(Susanna Porrino)

La visione moderna del romanticismo è ben espressa da una frase del dialogo finale di Dawson’s Creek, serie televisiva di culto per gli adolescenti degli anni ’90: “Ti lascio libera. Il solo fatto di amarti è abbastanza per me”.

La relazione tra Pacey e Joey, i protagonisti del dialogo, può essere considerata esemplare perché si mostra straordinariamente standardizzata: alternativamente insieme, da soli e poi nuovamente insieme, in un ciclo di che sembra trasformare l’altro individuo, con le sue emozioni e quelle di tutti coloro che entrano a far parte dello stesso circolo, in un prodotto usa e getta. La frase di Pacey sintetizza perfettamente questo aspetto: egli può continuare ad amarla indipendentemente dalla propria relazione con lei, perché il suo amore non necessita di conoscenza né di contatto.

L’amore certamente presuppone, almeno all’inizio, una spinta individuale che non necessita di essere corrisposta, ma nel suo sviluppo insegue il desiderio paradossale di spendere una parte di sé per una persona diversa da noi. Non vi è reale affetto né rispetto nella resa, al termine di un viaggio in cui da entrambe le parti l’amore è stato ridotto al minimo sforzo per preservare esclusivamente la felicità del singolo.
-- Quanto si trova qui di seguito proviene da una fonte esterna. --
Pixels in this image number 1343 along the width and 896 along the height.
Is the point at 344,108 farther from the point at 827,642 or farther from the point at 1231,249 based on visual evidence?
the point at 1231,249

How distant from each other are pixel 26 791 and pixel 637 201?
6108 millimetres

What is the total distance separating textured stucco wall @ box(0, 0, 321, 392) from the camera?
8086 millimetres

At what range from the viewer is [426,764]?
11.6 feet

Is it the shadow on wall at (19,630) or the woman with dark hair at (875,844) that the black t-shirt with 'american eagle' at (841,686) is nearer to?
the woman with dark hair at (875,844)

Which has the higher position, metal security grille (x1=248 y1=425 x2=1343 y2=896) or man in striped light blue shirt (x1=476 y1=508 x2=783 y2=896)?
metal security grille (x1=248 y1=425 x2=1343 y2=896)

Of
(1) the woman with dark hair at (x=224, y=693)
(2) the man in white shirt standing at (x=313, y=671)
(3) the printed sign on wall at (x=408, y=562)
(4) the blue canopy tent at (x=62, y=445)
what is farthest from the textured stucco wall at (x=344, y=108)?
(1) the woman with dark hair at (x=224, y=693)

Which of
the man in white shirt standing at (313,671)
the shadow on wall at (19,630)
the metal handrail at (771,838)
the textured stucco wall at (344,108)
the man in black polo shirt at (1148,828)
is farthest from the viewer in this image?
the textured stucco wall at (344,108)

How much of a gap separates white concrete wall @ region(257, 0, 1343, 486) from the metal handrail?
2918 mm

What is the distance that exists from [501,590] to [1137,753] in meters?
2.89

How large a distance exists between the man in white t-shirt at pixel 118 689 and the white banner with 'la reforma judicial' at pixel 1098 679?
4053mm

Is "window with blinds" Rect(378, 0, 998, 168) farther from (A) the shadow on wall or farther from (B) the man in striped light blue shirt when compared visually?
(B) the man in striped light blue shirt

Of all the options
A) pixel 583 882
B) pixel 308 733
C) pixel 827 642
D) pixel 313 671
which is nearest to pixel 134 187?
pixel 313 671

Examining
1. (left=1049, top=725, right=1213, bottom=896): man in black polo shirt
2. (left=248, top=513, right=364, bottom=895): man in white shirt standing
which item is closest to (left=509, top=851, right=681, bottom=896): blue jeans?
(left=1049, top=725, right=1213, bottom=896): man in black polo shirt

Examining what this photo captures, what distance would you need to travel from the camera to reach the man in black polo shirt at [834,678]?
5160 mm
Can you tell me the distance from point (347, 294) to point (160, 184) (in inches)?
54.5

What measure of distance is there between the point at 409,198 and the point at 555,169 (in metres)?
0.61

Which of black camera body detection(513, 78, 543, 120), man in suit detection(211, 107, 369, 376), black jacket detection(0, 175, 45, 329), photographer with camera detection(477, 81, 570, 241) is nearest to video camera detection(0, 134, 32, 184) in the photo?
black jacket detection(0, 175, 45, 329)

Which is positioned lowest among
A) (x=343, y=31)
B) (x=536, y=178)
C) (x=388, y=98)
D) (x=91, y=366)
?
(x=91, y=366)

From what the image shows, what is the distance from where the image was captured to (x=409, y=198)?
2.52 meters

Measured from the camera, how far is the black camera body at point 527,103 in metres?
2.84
Eppure, Dawson’s Creek è l’ottimo esempio a cui guardare per capire i presupposti su cui si modella tutta la narrativa cinematografica contemporanea a proposito dell’amore e delle relazioni, basata sul continuo tentativo di bilanciare l’individualismo moderno e la scomoda constatazione che per amare occorre essere in numero diverso da uno. Il risultato a cui si è giunti è stato il susseguirsi di continue rappresentazioni di amori a metà, prigionieri tra il desiderio di stare insieme e quello di non scegliersi mai definitivamente, in cui neanche la dignità e la felicità individuale, così avidamente protetta nelle intenzioni dei personaggi, riesce ad arrivare al termine del percorso intatta: ogni essere umano desidera sentirsi scelto e prezioso agli occhi di un altro, e l’anima dei personaggi rappresentati in questi racconti, ferita dalle proprie non-scelte e dalla consapevolezza di non essere mai stata accolta pienamente e nella sua interezza, arriva alla fine sgualcita e sfiancata, incapace di amare ancora e al tempo stesso spaventata all’idea di lasciare andare un’ossessione da tempo alimentata.

Non c’è nulla di problematico nell’idea moderna che vuole anche la tutela della dignità e del benessere individuale nel rapporto con l’altro; ma c’è qualcosa di problematico in una realtà mediatica che sa rappresentare solo un romanticismo vuoto e fine a sé stesso, basato su una presunta poeticità che nella maggior parte dei casi nasconde amori ed affetti egoistici e dannosi.

A tutti i livelli, non soltanto quello romantico, occorre che come società riacquistiamo la consapevolezza che sentimenti come il rispetto, l’amore e l’affetto per l’altro sono realtà che si sviluppano necessariamente nella dinamicità di relazioni vive, e che ci chiedono continuamente di riconoscere e proteggere il valore di chi ci circonda; nessuna di esse è presente in una relazione che non conosca la concretezza dell’impegno, la necessità di una scelta chiara che si ripeta continuamente, il desiderio di preservare le emozioni e la sensibilità altrui.

Abbiamo imparato a romanticizzare situazioni tossiche che funzionano molto bene dietro gli schermi, e che, in un qualche modo, aiutano a dimenticare che amare significa scegliere di rinunciare alle infinite altre opzioni a cui potremmo accedere.

Forse dimentichiamo che ciò che nella storia dell’uomo ha reso preziose le relazioni e le vite degli esseri umani sono state le passioni vive, in grado di portare al sacrificio di tempo ed energie investite in un bene percepito come più grande.

Se prendere una direzione è difficile, scegliere di apprezzarle tutte da lontano è un inganno; e sarebbe bello che la società moderna, abituata a muoversi intimorita dal costante pensiero della vastità delle opzioni tra cui selezionare i gradini della propria vita e dai rischi che ognuna di esse comporta, ricominciasse a rendere anche questo parte delle proprie storie.